I’m pretty sure I’m recovering from a magazine subscription addiction. Most of my subscriptions were to food or lifestyle magazines and it was a comforting feeling to know that new information is coming to my mailbox once a month. I enjoyed flipping through the pages and tearing out my favorite recipes and gift ideas for the loved ones in my life but after finding so many amazing recipes through the years, it’s time to reorganize all of my clippings into easy-to-find binders and pare down the subscriptions.
Going through all of these magazine clippings has brought back a lot of good food memories. A long-forgotten recipe or two will suddenly spark a cooking session in the kitchen and I get jazzed all over again about a favorite dish. These spinach and ricotta stuffed portobellos from Eating Well is certainly one of those favorite dishes from the past. The flavors are reminiscent of lasagna with marinara, spinach, and ricotta but with portobello mushrooms instead of pasta, offering a slightly more beautiful presentation. Plus, at only 200 calories each, you can easily squeeze in dessert.
Spinach and Ricotta Stuffed Portobellos
From Eating Well, March/April 2009
• 4 large portobello mushroom caps
• 1/4 teaspoon salt
• 1/4 teaspoon freshly ground pepper, divided
• 1 cup part-skim ricotta cheese
• 1 cup finely chopped fresh spinach
• 1/2 cup finely shredded Parmesan cheese, divided
• 2 tablespoons finely chopped kalamata olives
• 1/2 teaspoon Italian seasoning
• 3/4 cup prepared marinara sauce
Preheat oven to 450°F. Coat a rimmed baking sheet with cooking spray.

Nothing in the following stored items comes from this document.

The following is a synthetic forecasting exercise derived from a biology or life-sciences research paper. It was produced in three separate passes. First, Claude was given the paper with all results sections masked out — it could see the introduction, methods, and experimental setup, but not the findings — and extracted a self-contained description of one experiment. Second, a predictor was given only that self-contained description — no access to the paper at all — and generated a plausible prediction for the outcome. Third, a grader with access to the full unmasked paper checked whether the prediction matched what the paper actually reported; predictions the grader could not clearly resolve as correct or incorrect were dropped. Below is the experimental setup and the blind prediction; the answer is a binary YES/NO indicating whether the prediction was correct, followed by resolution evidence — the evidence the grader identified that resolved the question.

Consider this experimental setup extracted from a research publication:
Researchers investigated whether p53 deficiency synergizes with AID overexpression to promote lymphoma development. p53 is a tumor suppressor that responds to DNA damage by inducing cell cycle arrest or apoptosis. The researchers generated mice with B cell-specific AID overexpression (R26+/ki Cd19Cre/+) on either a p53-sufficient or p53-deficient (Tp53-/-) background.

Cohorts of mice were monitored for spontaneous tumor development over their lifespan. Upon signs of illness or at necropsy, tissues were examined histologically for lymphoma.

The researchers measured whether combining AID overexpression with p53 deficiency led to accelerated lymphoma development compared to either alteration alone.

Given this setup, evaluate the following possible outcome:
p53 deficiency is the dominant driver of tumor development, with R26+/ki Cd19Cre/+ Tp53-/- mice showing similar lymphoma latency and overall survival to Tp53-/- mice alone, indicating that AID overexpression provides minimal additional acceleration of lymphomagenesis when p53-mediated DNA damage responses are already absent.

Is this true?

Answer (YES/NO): YES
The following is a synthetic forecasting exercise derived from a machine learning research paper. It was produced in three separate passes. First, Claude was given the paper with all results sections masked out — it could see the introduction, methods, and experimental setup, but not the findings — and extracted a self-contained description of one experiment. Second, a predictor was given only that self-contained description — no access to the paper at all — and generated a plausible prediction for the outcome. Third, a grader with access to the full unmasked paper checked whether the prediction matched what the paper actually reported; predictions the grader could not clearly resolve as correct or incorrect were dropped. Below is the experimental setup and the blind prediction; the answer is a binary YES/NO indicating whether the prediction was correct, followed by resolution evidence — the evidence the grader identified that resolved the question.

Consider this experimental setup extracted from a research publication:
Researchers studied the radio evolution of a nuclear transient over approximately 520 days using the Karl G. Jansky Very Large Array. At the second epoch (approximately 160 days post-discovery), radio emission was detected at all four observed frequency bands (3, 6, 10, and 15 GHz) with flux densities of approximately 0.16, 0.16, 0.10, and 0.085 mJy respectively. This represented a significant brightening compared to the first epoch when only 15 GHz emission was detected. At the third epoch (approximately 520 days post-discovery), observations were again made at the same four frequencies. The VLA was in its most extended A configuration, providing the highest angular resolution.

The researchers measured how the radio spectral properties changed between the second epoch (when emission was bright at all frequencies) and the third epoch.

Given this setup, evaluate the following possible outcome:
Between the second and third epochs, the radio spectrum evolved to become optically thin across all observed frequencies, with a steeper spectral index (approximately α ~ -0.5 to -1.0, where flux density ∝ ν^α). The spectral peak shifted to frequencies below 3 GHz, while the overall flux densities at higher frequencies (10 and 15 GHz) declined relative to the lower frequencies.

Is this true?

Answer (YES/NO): YES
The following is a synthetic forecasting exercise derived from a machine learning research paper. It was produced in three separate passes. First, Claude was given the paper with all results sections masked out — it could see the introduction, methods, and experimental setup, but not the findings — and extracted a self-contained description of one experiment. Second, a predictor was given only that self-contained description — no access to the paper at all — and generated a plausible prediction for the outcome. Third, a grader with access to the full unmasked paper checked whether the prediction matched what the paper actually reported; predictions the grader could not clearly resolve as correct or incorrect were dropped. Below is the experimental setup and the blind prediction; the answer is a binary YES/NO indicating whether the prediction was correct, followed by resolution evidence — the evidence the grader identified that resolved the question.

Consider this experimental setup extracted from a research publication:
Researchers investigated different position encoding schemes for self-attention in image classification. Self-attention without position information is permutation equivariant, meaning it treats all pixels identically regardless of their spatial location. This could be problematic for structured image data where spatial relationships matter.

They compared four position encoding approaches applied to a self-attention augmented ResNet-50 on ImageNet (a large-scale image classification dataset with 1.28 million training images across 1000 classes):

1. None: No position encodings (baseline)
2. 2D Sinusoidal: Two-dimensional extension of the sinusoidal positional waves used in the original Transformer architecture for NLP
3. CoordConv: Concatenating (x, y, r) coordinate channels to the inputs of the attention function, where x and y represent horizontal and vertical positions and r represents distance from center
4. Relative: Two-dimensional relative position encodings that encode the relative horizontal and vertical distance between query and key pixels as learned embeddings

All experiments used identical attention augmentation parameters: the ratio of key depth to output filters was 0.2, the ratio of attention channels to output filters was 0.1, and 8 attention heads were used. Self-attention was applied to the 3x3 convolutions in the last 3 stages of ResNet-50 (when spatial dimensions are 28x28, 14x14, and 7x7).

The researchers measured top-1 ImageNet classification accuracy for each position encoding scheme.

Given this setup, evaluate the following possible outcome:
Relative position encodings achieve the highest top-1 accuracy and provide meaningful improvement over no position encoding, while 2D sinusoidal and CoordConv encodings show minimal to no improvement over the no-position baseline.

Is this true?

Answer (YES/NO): YES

Place mushroom caps, gill-side up, on the prepared pan. Sprinkle with salt and 1/8 teaspoon pepper. Roast until tender, 20 to 25 minutes.
Meanwhile, mash ricotta, spinach, 1/4 cup Parmesan, olives, Italian seasoning and the remaining 1/8 teaspoon pepper in a medium bowl. Place marinara sauce in a small bowl, cover and microwave on High until hot, 30 seconds to 1 1/2 minutes.
When the mushrooms are tender, carefully pour out any liquid accumulated in the caps. Return the caps to the pan gill-side up. Spread 1 tablespoon marinara into each cap; cover the remaining sauce to keep warm. Mound a generous 1/3 cup ricotta filling into each cap and sprinkle with the remaining 1/4 cup Parmesan. Bake until hot, about 10 minutes. Serve with the remaining marinara sauce.